Question 9

I was home for the weekend, eating dinner in the kitchen and talking to my mom about my week at school. It was last month, when the government made every effort to urge people to fill out the 2010 Census. So after seeing one of those TV census commercials, my mom told me she filled out every question of the famous survey. I felt very proud of her since I thought she would have difficulty understanding the questions—not that she can’t read or anything, but you know how complicated things can get with politics and the government. While thinking what a good job my mom had done, she then said, “but I still need to answer one more question.”  With a question mark in her face, my mom asked, “¿mija, que somos?”

I found it interesting, or better yet, annoying and irritating, to see that race and Hispanic origin are separated into different categories.  Not only do we have to decide if we are of Hispanic, Latino, or Spanish origin, but we are asked again to classify our race.
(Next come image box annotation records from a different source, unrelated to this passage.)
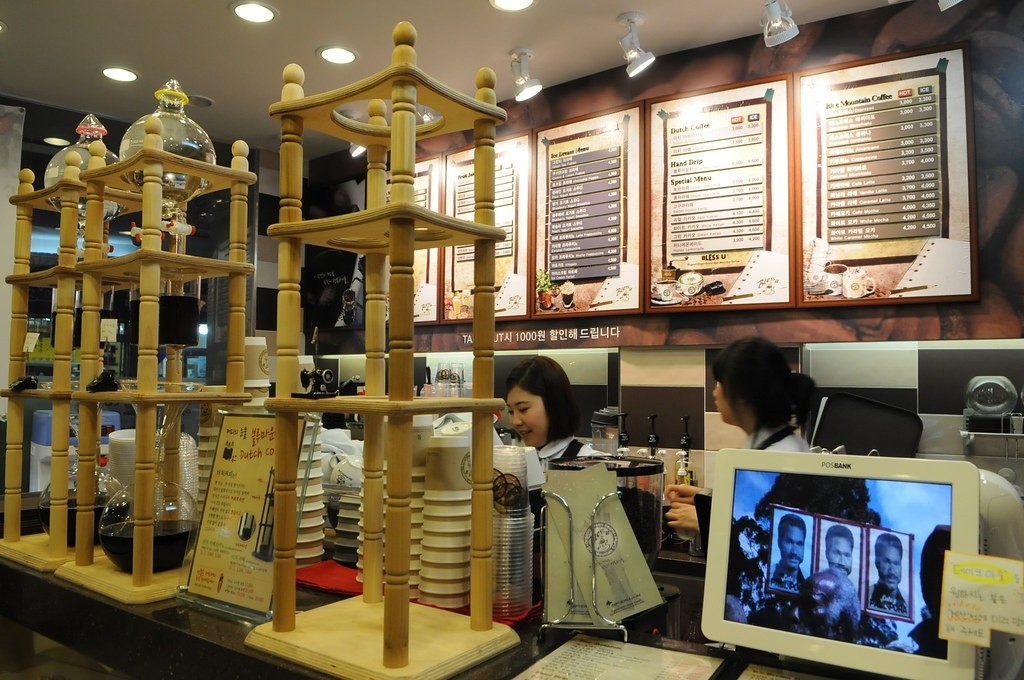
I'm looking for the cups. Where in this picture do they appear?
[329,415,531,615]
[561,292,573,307]
[432,363,473,398]
[678,273,703,294]
[197,336,327,567]
[823,264,848,296]
[843,274,876,298]
[651,279,678,300]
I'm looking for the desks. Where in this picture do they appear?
[0,555,847,680]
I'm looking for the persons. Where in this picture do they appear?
[664,336,815,532]
[769,513,806,595]
[789,567,860,643]
[869,533,908,617]
[825,524,854,576]
[505,356,612,461]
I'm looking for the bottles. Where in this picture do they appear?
[38,380,130,547]
[99,379,201,572]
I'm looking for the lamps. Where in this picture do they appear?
[758,0,799,48]
[615,10,656,78]
[349,142,366,157]
[508,46,543,102]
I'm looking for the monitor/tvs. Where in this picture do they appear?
[701,448,1024,680]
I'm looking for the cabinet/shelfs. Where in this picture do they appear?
[0,21,524,680]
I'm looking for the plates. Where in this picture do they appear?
[651,298,682,304]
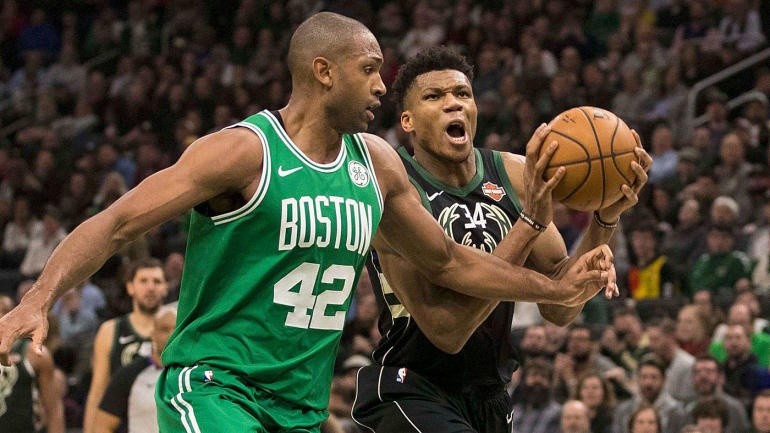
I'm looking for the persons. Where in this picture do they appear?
[0,0,770,433]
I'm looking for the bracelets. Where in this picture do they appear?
[519,212,547,232]
[594,210,620,228]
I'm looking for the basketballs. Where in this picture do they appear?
[536,106,639,213]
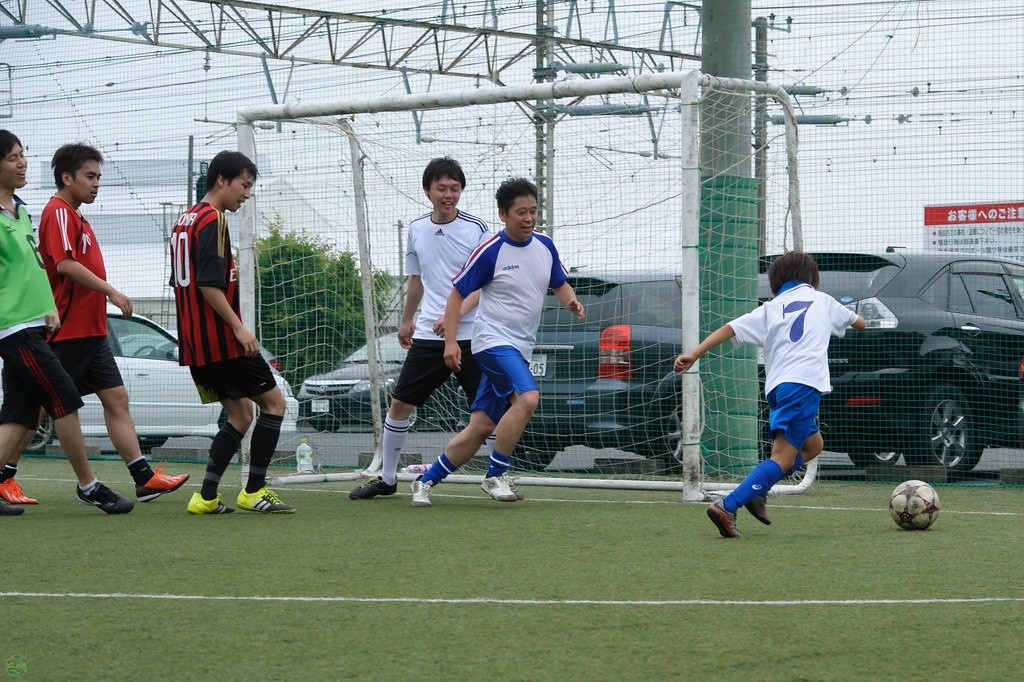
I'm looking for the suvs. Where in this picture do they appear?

Allow me to problematize these questions. First of all, Latino, although it sounds nice and even exotic, is a term used exclusively for people who come from Spanish speaking countries south of the border. But doesn’t Europe have Latinos too? After all, Italians, French, Romanians, etc. are also of Latin origin.  Secondly, one can come from a Spanish speaking country but not be of Hispanic/Latin heritage. Most countries have Indigenous communities that are secluded or excluded from the greater city life and have to learn Spanish as a second language.

The census also left me in awe whe I saw Chinese, Filipino, Japanese, Korean, Vietnamese, listed as races next to white and black. So I ask: do they want to know our country of origin or our skin color?  Maybe the answer is both. Thus I find that the last option for question nine, “some other race”, is the most pertinent option. In my opinion, there should only be one racial/ethnic question next time, that way people can have the liberty to write in answers that they consider most appropriate to define themselves and are not limited to imposed options.

Time magazine reports that in the 2000 Census, more than 40% of Hispanics did not register as white or black but rather as “other.” Angelo Falcón, the National Institute for Latino Policy in New York City president and census community adviser told Time that “a lot of Hispanics find the black-white option offensive, and they’re asserting their own racial uniqueness.”  As for me, I consider myself, and most of my paisanos mestizos.

So after analyzing all these discrepancies and incongruities (which are not only applicable to Hispanics/Latinos), I laugh at myself for telling my mom we are white; I should have said what I really believe we are, mestizos.